Several weeks ago I had the pleasure, with John O'Connor of Sudden Valley
Press, to meet Allen and his wife at Christchurch International Airport, and
to escort them to their hotel prior to a public reading as part of the
Christchurch Arts Festival.

Allen was gracious, and active if frail; he talked of his reluctance to
release new work, of how he liked to keep it at home until he was certain
(or as certain as any fallible man could be) of its worth. I commented that
too many of his younger colleagues here turn out work as if it was just this
week's product. Allen twinkled, and responded to the effect that poetry had
an obligation not just to the reader but also to God. There was nothing
portentous in this; he spoke with a faith that was as strong as it was
quiet.

The epigraph of my latest collection comes from Allen:

Twenty years. A child returned
Discerns in quicksand his own footprint
Brimming and fading, vanishing.

*GIVEN ENTRIES*
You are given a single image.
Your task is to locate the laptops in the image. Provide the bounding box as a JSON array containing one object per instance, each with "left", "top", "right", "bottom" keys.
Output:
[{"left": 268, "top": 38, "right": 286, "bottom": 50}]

---

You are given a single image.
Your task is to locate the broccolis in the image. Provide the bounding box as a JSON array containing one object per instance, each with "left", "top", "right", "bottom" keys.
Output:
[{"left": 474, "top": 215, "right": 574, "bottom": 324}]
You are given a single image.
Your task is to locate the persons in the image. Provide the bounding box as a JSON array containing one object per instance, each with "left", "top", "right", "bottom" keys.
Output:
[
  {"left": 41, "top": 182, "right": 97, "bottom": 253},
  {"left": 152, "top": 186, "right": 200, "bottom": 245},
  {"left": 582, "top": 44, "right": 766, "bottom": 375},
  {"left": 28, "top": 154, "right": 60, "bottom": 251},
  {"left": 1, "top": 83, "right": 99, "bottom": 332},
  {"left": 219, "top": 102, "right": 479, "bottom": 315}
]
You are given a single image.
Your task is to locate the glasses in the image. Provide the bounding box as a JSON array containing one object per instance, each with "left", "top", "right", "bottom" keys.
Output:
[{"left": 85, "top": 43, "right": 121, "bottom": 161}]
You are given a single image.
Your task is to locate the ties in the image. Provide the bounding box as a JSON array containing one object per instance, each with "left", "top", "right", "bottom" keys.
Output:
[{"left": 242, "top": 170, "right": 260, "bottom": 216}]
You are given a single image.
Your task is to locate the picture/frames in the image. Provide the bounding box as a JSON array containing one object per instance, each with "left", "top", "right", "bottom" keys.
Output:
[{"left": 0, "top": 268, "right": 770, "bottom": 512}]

*WRITTEN TASK 1*
From the account of meeting Allen, echo word for word the part that opens with the words containing "Several weeks ago" and closes with "Christchurch Arts Festival.".
*WRITTEN TASK 2*
In the account of meeting Allen, what reason does Allen give for his reluctance to release new work? Answer in one to three sentences.

*TASK ANSWER 1*
Several weeks ago I had the pleasure, with John O'Connor of Sudden Valley
Press, to meet Allen and his wife at Christchurch International Airport, and
to escort them to their hotel prior to a public reading as part of the
Christchurch Arts Festival.

*TASK ANSWER 2*
Allen liked to keep new work at home until he was certain of its worth, or as certain as any fallible man could be.